Возраст за сеткой татуировки определить тяжело, как за вуалью. Заживающая ссадина на скуле Сони нарушает узор справа… эге… Жизнь у него, однако, не малиновый сироп.
И слушая приказ, Соня не смотрит на Эткуру — ресницы опущены, руки сложены на груди — моя невольная ассоциация: "слушаю и повинуюсь". Дослушав, кланяется, бесшумно выходит, пятясь до двери — не поворачиваясь спиной.
— Эткуру, — спрашиваю я, — а Соня — бестелесный?
— Бестелесный, так, — благодушно и небрежно отвечает посол. — И безмозглый. Надоел.
— Как-то он не похож на остальных бестелесных, — говорю я. — Они обычно плотнее, грубее… и лица другие.
— Смотря когда обрезать, — поясняет Эткуру безразлично и непринуждённо, как о животном. — Если в Поре, то будет — как Когу. А если раньше — как Соня. Игрушка.
Лянчинская игрушка. Ага. Теперь понятно, почему с точки зрения северян это — чудовищное оскорбление, даже если сказали в шутку. Нельзя в Кши-На шутить такими вещами.

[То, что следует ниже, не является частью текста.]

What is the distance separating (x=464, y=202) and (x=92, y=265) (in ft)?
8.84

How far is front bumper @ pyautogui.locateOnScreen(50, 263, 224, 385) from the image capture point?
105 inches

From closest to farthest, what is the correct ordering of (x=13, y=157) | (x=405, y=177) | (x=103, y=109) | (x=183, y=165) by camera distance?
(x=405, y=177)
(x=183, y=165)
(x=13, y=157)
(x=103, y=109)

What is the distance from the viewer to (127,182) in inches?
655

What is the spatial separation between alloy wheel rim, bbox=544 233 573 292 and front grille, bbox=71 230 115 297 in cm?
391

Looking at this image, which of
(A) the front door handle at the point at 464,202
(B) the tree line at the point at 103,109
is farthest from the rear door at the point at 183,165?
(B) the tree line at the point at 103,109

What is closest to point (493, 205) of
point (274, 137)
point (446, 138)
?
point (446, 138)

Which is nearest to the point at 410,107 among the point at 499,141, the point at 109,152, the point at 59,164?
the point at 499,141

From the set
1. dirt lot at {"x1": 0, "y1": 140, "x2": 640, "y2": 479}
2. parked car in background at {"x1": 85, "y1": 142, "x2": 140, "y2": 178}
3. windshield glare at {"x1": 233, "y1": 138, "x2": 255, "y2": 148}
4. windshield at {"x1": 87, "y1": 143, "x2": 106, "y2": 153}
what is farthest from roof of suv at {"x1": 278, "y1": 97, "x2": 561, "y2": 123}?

— Он — раб для спальни? — спрашиваю я, внутренне напрягаясь. Не знаю, как Эткуру отреагирует — северянин мог бы взбеситься из-за одного предположения. Впрочем, принц спокоен, как слон.
— Он — раб для всего. Для спальни — хуже всего, — в тоне мне чудится тень досады. — В этой спальне — я сплю, так. Рабыни Прайда — дома, а здесь — что здесь! Гуо здесь. Лев запретил брать северянок — Барс взбесится. Плебеи-девственники ведут себя, как братья. Невежество.
— "Как братья" в смысле "как львята"?
— Так. Наглые. Грязно.
— У тебя дома остались прекрасные женщины, да, Эткуру?
Принц дёргает плечом:
— Не такие, как гуо. Анну — солдат, у него были прекрасные. В песках. В чужих городах. Э-ээ, как это? Женщины пока. Женщины до. Не совсем. У меня — простые. Но мои и совсем.
Эткуру говорит на языке Кши-На сплошными ребусами, и я решаюсь.
— Эткуру, — говорю я, переходя на лянчинский, — давай разговаривать по-вашему?
Принц хохочет, как мальчишка:
— Хей-я! Ник, ты фыркаешь, как уставшая лошадь! Очень смешно.
Я смеюсь вместе с ним — у меня было маловато языковой практики.
— Это пока, Львёнок! Я обязательно научусь — слушая тебя.
— Да? Хорошо.
В комнату входит Соня. У него в руках широкая плетёная корзина — в таких северяне хранят постельное бельё и некрашеный шёлк, но слуга принца использует её вместо подноса. В корзине — бурдюк, чашки из матового стекла и завернутый во влажную ткань брусок чего-то.
— Смотри, — торжественно сообщает Эткуру, — это вино из Чанграна, это сыр из Чанграна. Это — такой сыр, какой здешним язычникам и не снился.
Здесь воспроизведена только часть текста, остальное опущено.